→ **What is expected**
Identify each line in the material below that contains the string "closer" and copy those lines out in full.

start Data for the task

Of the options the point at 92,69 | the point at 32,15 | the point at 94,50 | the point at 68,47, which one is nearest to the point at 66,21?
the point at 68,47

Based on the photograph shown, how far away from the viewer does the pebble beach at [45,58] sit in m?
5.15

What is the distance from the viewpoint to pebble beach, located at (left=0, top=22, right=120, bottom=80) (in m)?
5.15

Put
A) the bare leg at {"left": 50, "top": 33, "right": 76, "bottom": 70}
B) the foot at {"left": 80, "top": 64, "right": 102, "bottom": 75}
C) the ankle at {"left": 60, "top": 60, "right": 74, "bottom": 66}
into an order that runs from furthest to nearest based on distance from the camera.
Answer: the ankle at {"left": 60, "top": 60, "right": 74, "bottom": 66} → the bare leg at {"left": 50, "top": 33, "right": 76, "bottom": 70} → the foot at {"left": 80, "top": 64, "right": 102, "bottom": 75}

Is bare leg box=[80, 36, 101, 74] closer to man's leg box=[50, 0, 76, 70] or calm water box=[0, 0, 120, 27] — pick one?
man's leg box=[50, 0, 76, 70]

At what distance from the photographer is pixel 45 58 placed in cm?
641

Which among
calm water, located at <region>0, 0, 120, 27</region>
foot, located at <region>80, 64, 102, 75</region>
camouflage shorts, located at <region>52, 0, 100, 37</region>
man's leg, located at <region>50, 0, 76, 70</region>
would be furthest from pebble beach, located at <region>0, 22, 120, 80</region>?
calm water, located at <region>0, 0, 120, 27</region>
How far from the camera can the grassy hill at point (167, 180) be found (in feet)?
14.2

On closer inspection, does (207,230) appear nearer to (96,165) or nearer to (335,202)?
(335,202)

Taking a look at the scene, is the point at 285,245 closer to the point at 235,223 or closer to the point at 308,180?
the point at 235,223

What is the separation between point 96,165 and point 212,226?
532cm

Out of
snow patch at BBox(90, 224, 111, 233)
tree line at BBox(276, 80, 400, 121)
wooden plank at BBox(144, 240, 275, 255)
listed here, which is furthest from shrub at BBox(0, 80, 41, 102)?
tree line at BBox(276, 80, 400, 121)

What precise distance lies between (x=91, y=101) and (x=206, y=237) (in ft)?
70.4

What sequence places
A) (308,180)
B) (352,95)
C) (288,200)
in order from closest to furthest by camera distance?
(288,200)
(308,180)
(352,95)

end Data for the task
start Data for the task

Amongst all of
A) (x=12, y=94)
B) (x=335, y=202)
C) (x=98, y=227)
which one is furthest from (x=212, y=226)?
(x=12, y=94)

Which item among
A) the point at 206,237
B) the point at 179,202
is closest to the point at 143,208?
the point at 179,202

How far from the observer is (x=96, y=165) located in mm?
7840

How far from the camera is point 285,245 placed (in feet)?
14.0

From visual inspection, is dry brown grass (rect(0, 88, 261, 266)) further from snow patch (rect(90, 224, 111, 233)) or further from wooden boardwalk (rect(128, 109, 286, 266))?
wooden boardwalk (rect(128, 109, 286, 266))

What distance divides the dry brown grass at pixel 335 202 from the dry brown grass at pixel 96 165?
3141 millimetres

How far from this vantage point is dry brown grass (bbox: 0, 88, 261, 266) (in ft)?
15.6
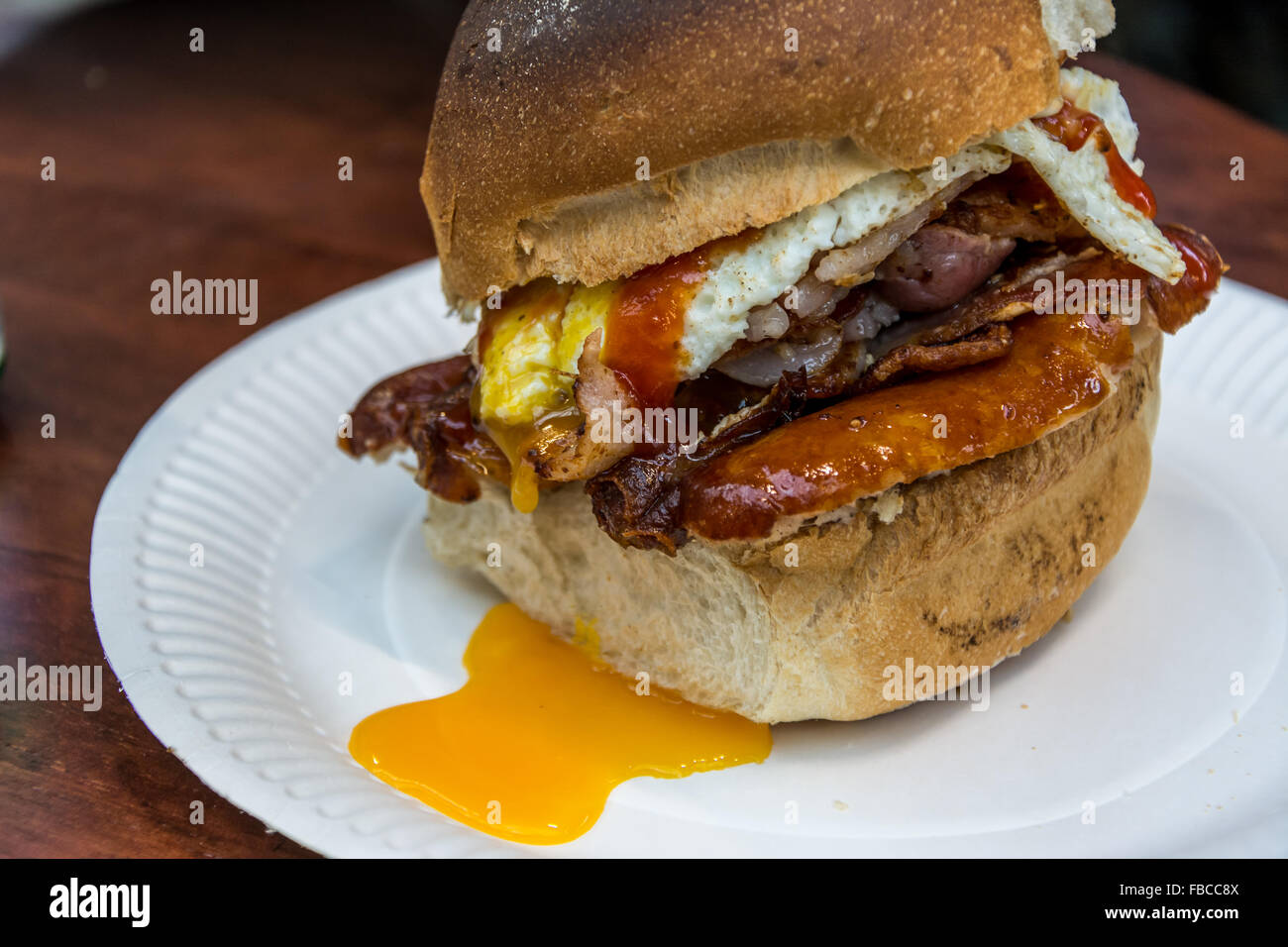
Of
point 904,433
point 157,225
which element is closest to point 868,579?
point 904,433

end Data for the task
start Data for the task

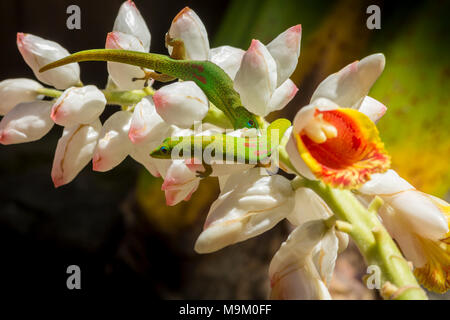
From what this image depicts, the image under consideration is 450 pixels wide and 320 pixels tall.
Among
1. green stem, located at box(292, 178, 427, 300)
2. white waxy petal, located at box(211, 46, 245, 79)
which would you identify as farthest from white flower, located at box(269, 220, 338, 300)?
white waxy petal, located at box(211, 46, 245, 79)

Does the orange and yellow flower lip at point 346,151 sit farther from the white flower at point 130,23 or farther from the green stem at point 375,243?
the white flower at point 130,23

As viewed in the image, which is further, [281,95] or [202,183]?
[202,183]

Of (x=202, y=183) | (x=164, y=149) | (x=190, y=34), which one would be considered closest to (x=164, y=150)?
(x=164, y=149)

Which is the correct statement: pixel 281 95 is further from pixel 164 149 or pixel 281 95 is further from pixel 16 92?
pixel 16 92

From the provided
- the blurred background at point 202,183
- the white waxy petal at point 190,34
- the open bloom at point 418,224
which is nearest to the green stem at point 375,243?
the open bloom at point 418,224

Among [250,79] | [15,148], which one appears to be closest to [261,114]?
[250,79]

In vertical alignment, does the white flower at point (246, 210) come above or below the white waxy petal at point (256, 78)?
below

end Data for the task

→ **Reply**
Is bare leg box=[80, 36, 101, 74] closer to man's leg box=[50, 0, 76, 70] or calm water box=[0, 0, 120, 27] — pick one?
On closer inspection, does (207,230) appear nearer to (96,165) or nearer to (335,202)?
Taking a look at the scene, is the point at 285,245 closer to the point at 235,223 or closer to the point at 308,180?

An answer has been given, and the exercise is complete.